Chapter 7: Economics
Chapter 8: Casualties
- Note 4 (note call on p. 152, note text on pp. 215-216). Here I'm documenting the assertion that, "At Congressional hearings in 2008 and 2010, legislators asked publishers directly whether green OA was triggering cancellations. In both cases publishers pointed to decreased downloads but not to increased cancellations."
- The pattern continued in a third Congressional hearing on OA on March 29, 2012. The hearing was titled, "Federally Funded Research: Examining Public Access and Scholarly Publication Interests," and held by the House Committee on Science, Space, and Technology, Subcommittee on Investigations and Oversight. From the SPARC summary of one part of the Q&A: "Rep. Zoe Lofgren, (D-CA), noting that the NIH Public Access has now been in place for nearly four years, challenged the publishers assertions that they would be financially harmed by FPRAA, and asked if any data demonstrating financial harm to publishers could be presented by any of the panelists. None was provided."
- At p. 157, I start a subsection called "Some studies bear on the question of whether increased OA archiving [green OA] will increase journal cancellations." Here's a new study for that section.

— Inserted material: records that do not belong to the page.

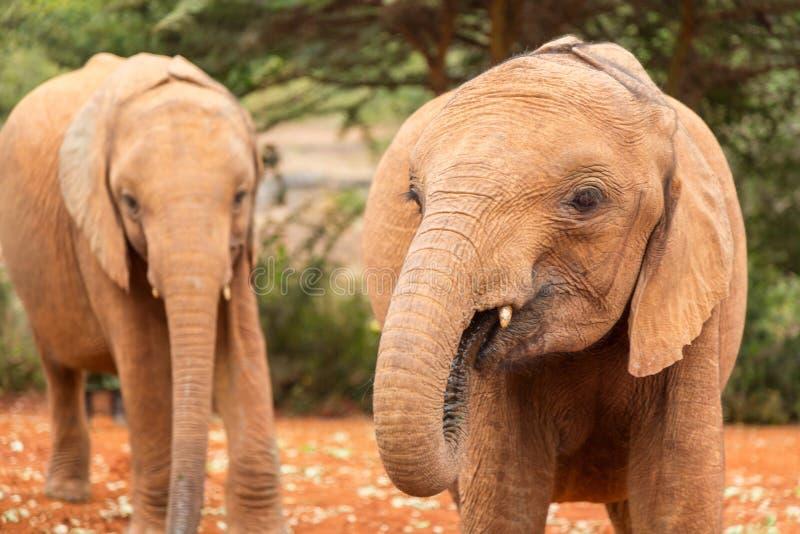 肯尼亚非洲内罗毕的大象孤儿院里的两头小象 免版税图库摄影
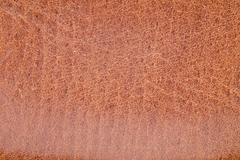 animal skin texture. - stock photo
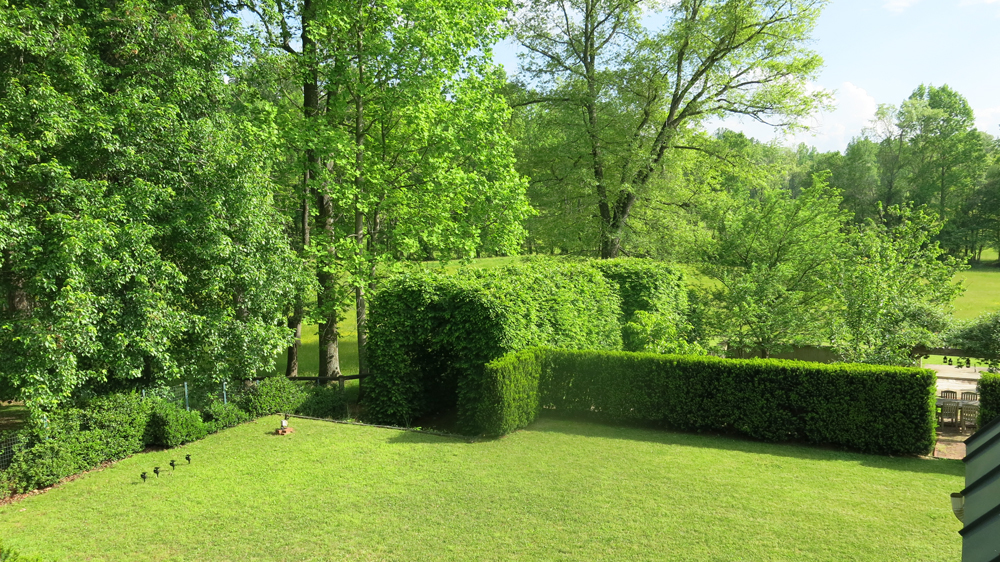 hornbeam tunnel and yew hedge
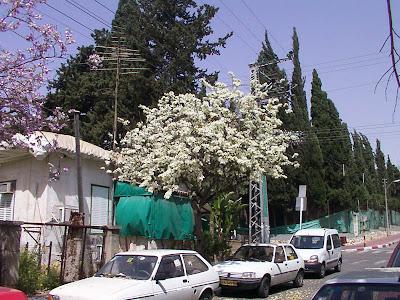 Israel árbol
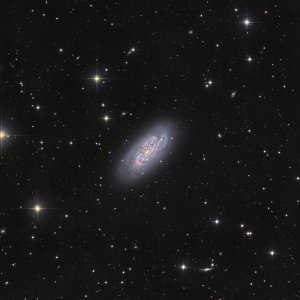 NGC 1792 Galaxy in Columba
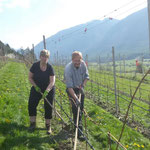Carmen und Andreas (Weinhof Flür) im Weingarten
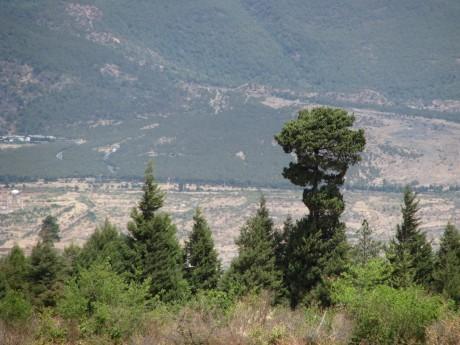 Lijiang - Baisha - rower - góry 3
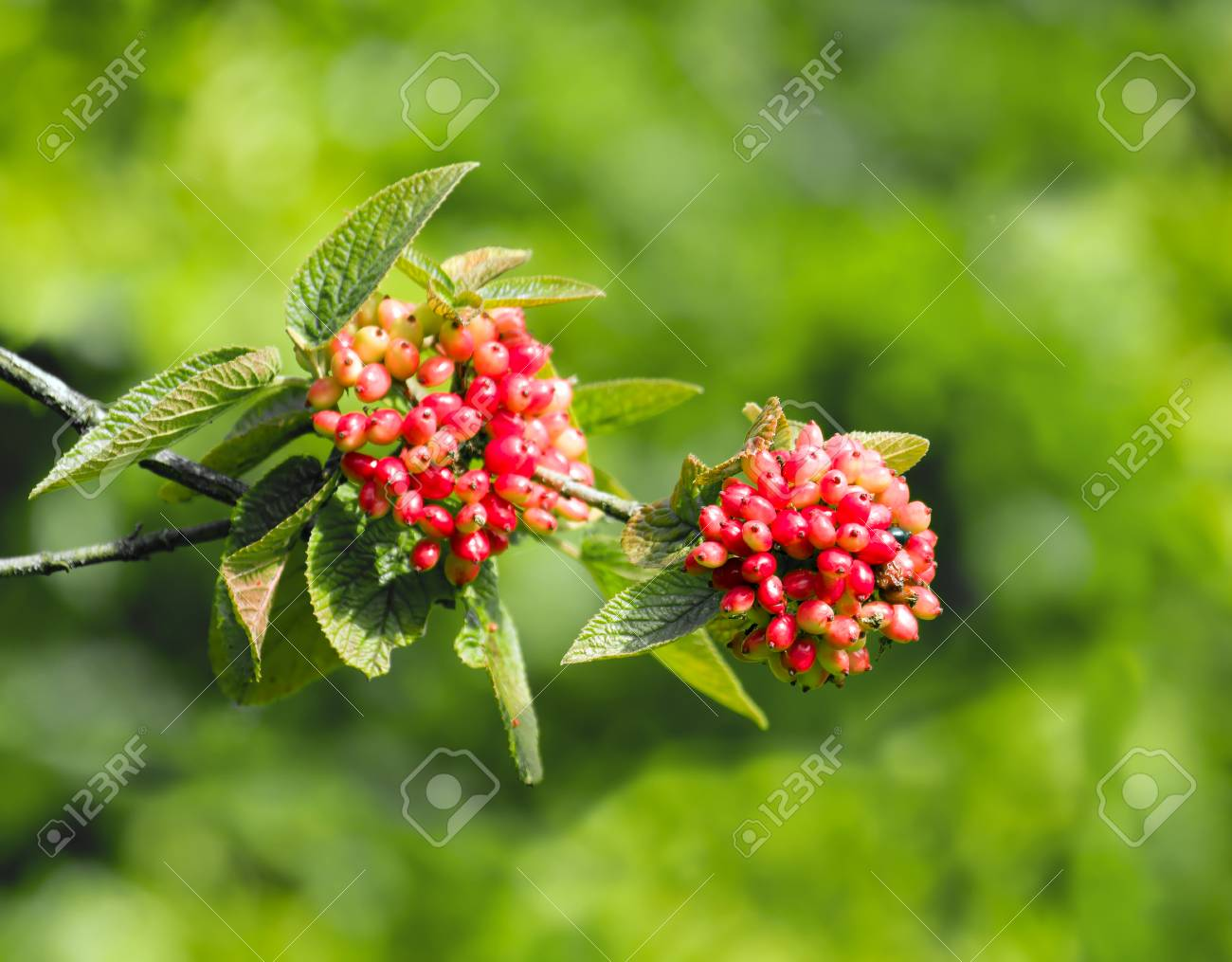 Fruiting wild Guelder Rose in English countryside, showing berries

- The large-scale PEER study released its final report on June 18, 2012. The study was coordinated by the International Association of Science, Technical and Medical Publishers. From the final report: "PEER (Publishing and the Ecology of European Research), supported by the EC eContentplus programme, has been investigating the potential effects of the large-scale, systematic depositing of authors' final peer-reviewed manuscripts (so called Green Open Access or stage-two research output) on reader access, author visibility, and journal viability, as well as on the broader ecology of European research. The project ran from 1 September 2008 – 31 May 2012...." As summarized by Norbert Lossau, Scientific Coordinator of OpenAIRE and member of the PEER Executive Committee, "the economic research of the PEER project could not find any evidence for the hypothesis that self-archiving affects journal viability."
- At pp. 160-161, I say, "If publishers acknowledge that gold OA can be sustainable, and even profitable, and merely wish to avoid making lower margins than they make today, then their objection takes on a very different color. They're not at risk of insolvency, just reduced profits, and they're not asserting a need for self-protection, just an entitlement to current levels of profit. There's no reason for public funding agencies acting in the public interest, or private funders acting for charitable purposes, to compromise their missions in order to satisfy this sense of publisher entitlement." Add this note:
- See Robert Heinlein, "Life-Line," 1939: "There has grown up in the minds of certain groups in this country the notion that because a man or corporation has made a profit out of the public for a number of years, the government and the courts are charged with the duty of guaranteeing such profit in the future, even in the face of changing circumstances and contrary to public interest. This strange doctrine is not supported by statute or common law. Neither individuals nor corporations have any right to come into court and ask that the clock of history be stopped, or turned back."
Chapter 9: Future
Chapter 10: Self-Help
Index
- Note that MIT Press already provides OA to the Index.
- Add new entry: Students, 73, 174. See also Theses and dissertations.
- Toll-access (or conventional) journals and publishers.
- Add new sub-entry: Right to refuse to publish any work for any reason, 126-128.